<<<<

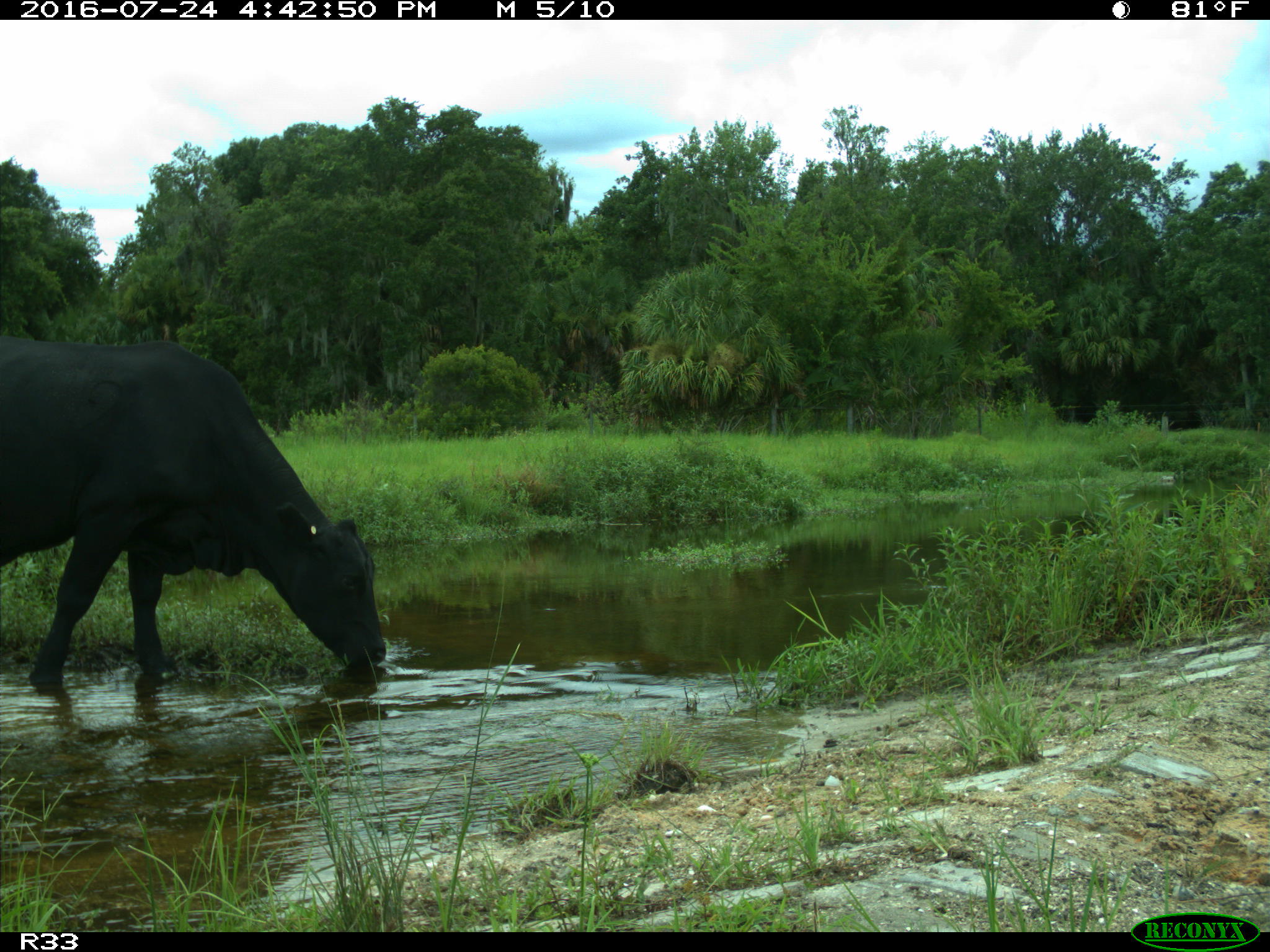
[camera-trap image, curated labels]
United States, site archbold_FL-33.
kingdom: Animalia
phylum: Chordata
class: Mammalia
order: Artiodactyla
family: Bovidae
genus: Bos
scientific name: Bos taurus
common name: domestic cow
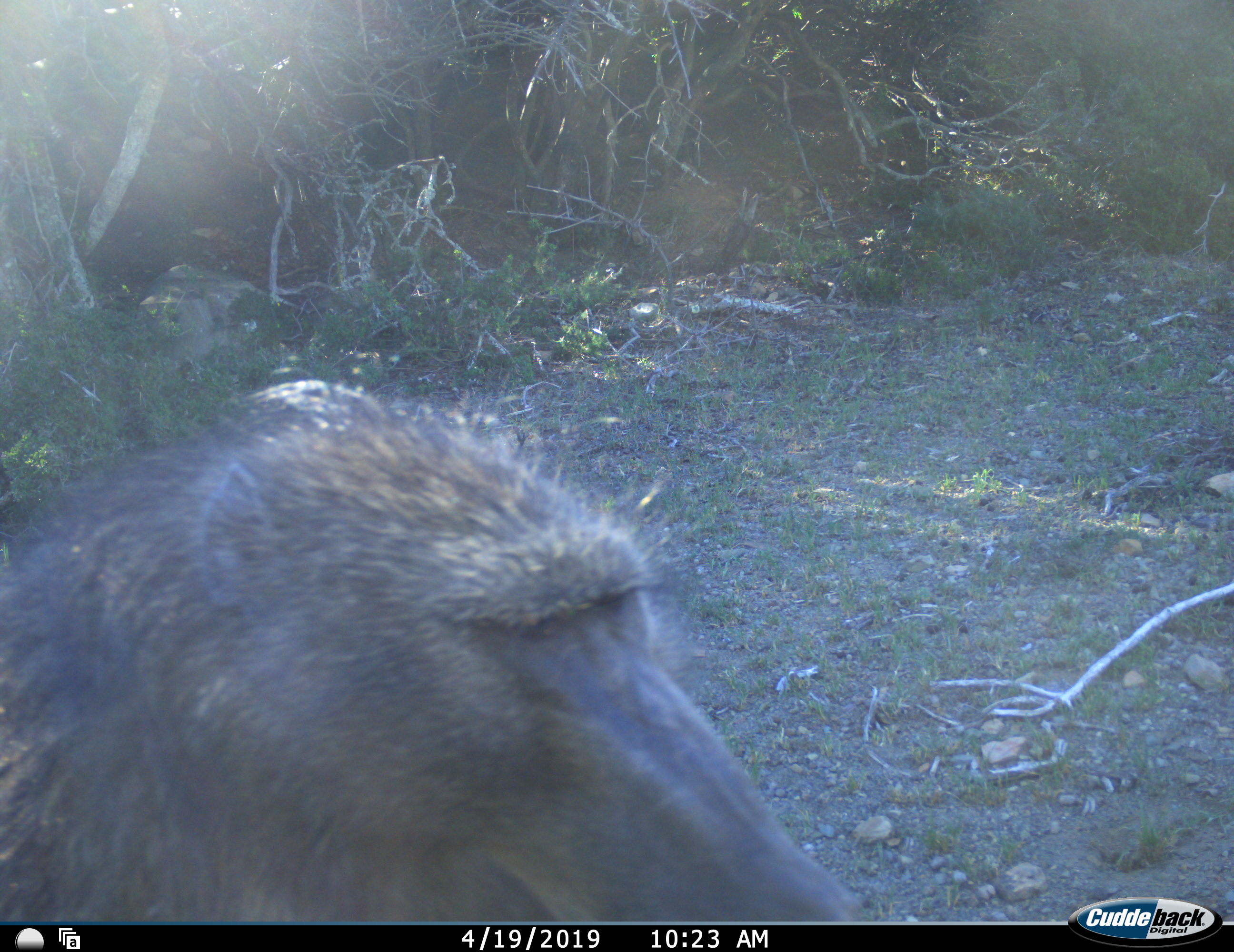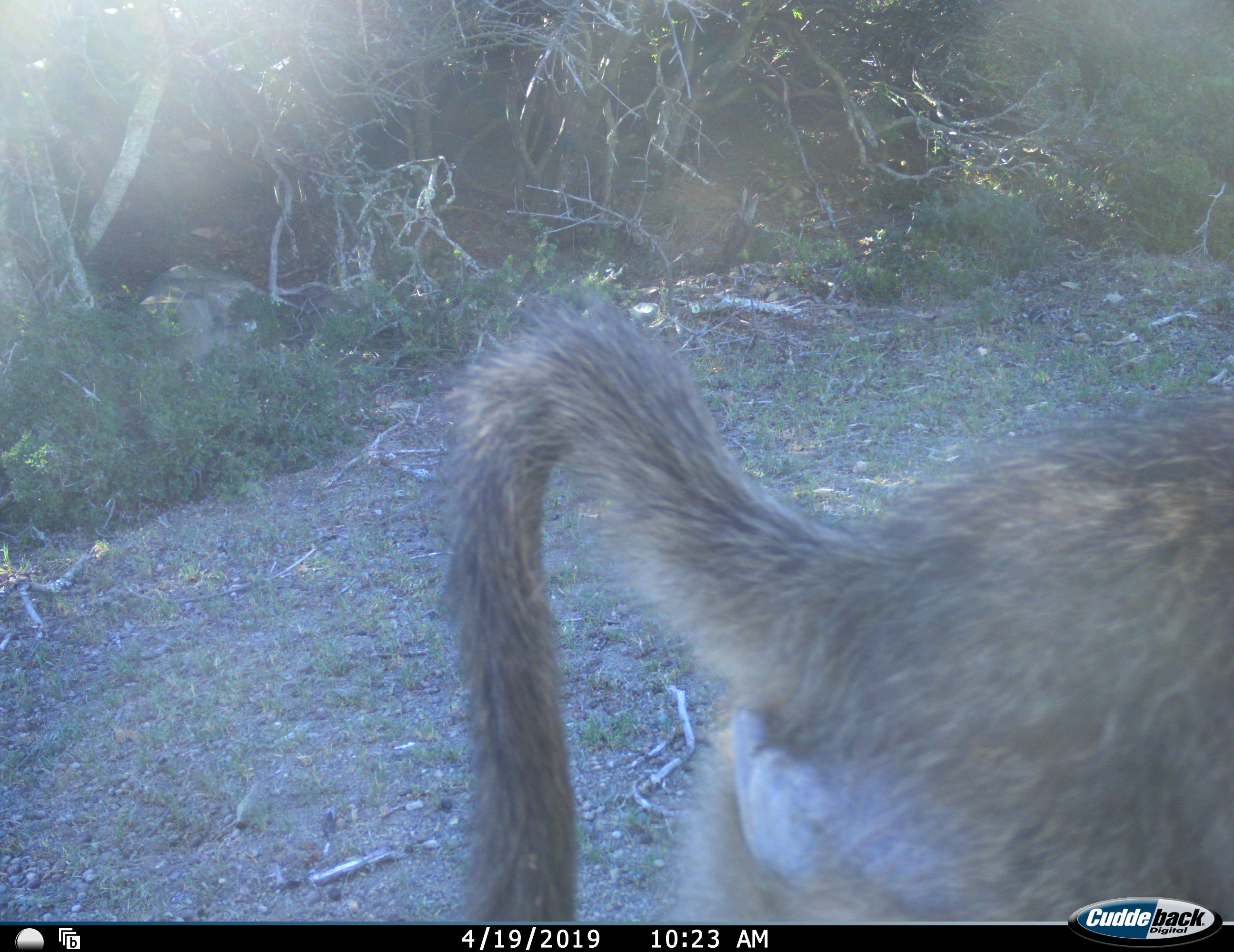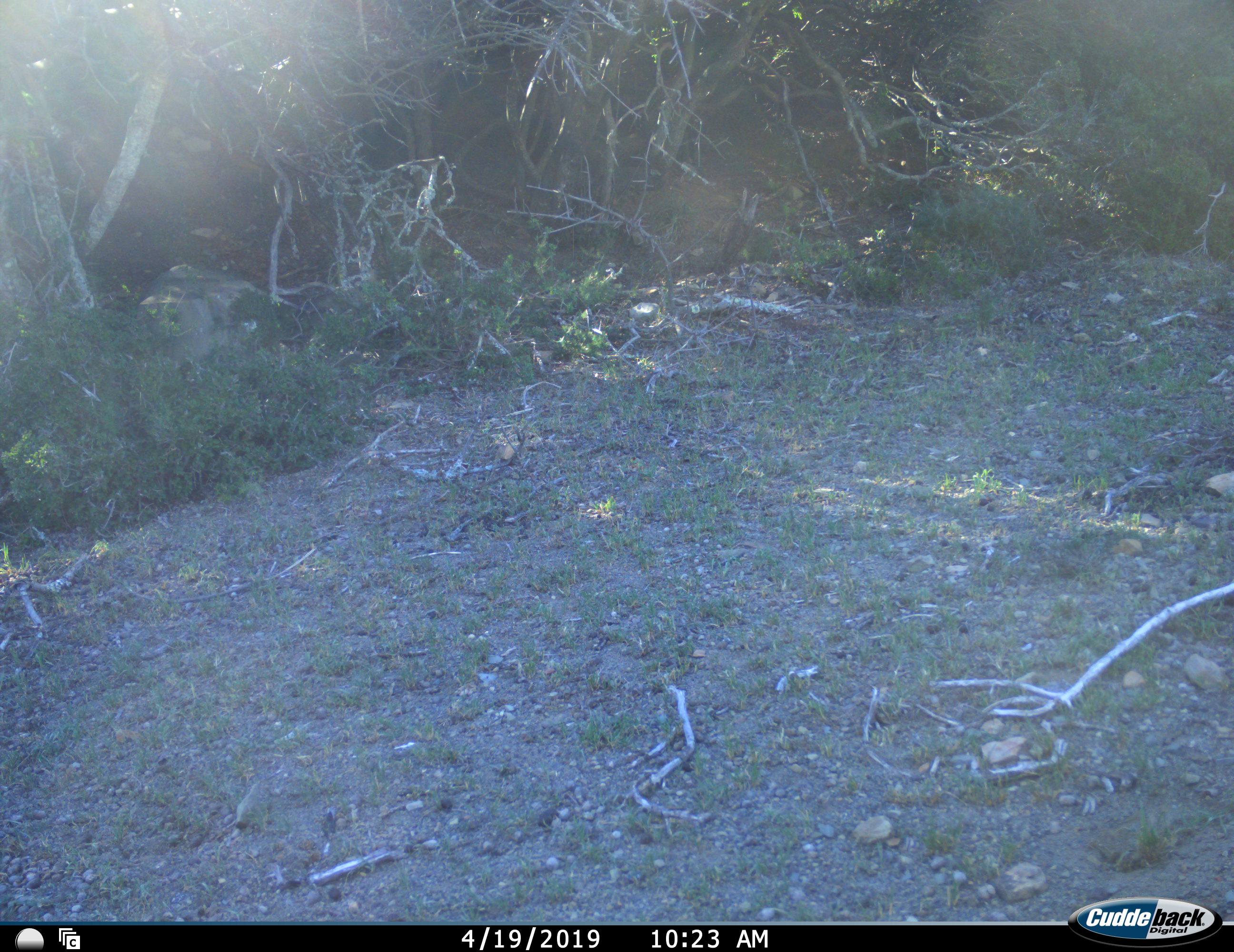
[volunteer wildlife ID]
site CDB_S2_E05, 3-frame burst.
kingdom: Animalia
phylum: Chordata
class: Mammalia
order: Primates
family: Cercopithecidae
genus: Papio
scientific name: Papio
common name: baboon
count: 1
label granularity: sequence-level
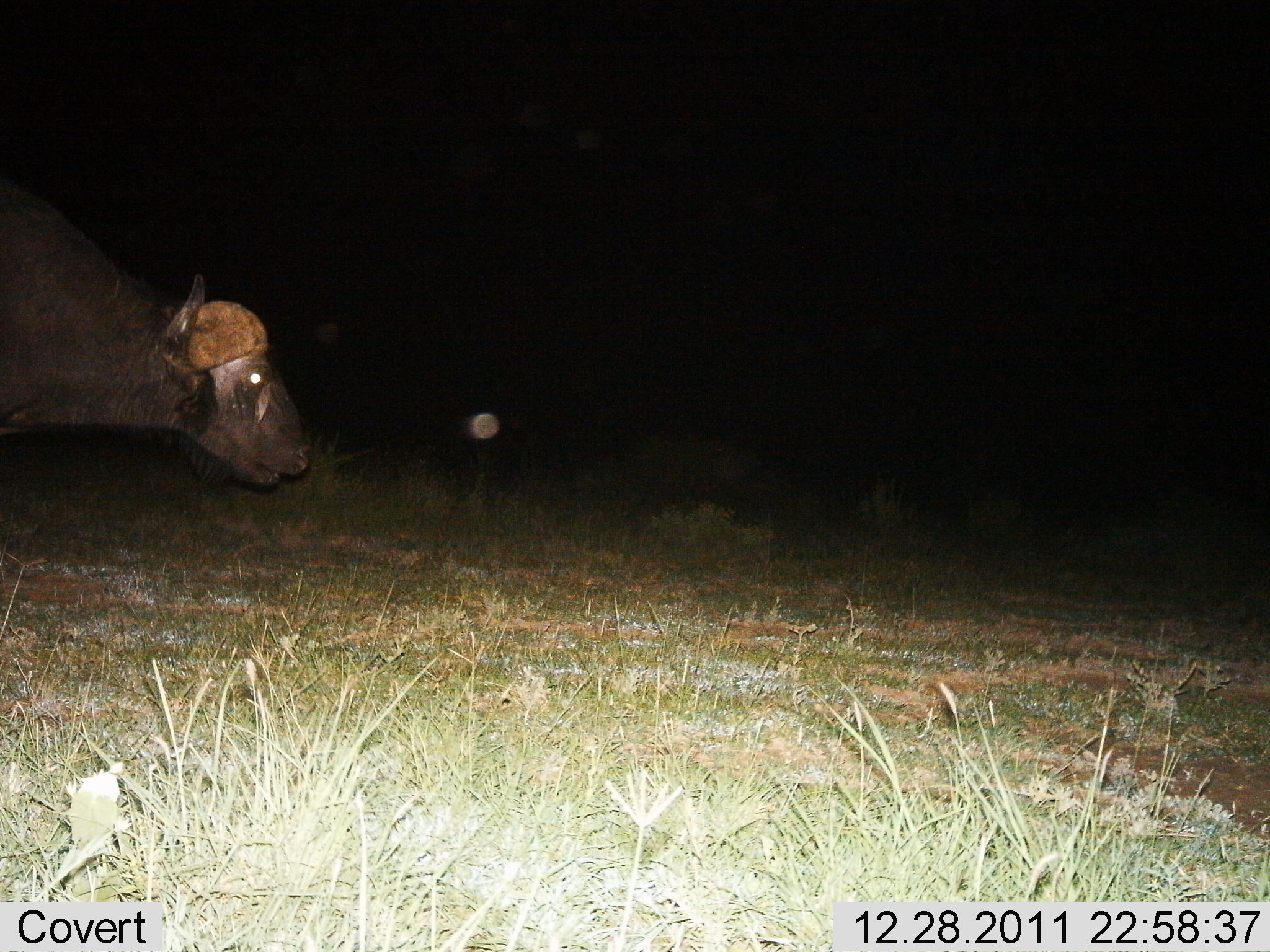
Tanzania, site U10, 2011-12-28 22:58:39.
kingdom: Animalia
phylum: Chordata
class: Mammalia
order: Artiodactyla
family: Bovidae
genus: Syncerus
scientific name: Syncerus caffer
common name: cape buffalo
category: buffalo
Buffalo (cape buffalo) (Syncerus caffer), count 1. Behavior (volunteer vote fractions): standing 64%, resting 0%, moving 36%, interacting 0%. Young present (vote fraction): 0%. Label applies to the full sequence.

>>>>

* What the exercise asks: Would you please output only the lines from the start of the material above up to and including the line with "genus: Syncerus", exactly as they appear and without pictures?

* Response:
[camera-trap image, curated labels]
United States, site archbold_FL-33.
kingdom: Animalia
phylum: Chordata
class: Mammalia
order: Artiodactyla
family: Bovidae
genus: Bos
scientific name: Bos taurus
common name: domestic cow
[volunteer wildlife ID]
site CDB_S2_E05, 3-frame burst.
kingdom: Animalia
phylum: Chordata
class: Mammalia
order: Primates
family: Cercopithecidae
genus: Papio
scientific name: Papio
common name: baboon
count: 1
label granularity: sequence-level
Tanzania, site U10, 2011-12-28 22:58:39.
kingdom: Animalia
phylum: Chordata
class: Mammalia
order: Artiodactyla
family: Bovidae
genus: Syncerus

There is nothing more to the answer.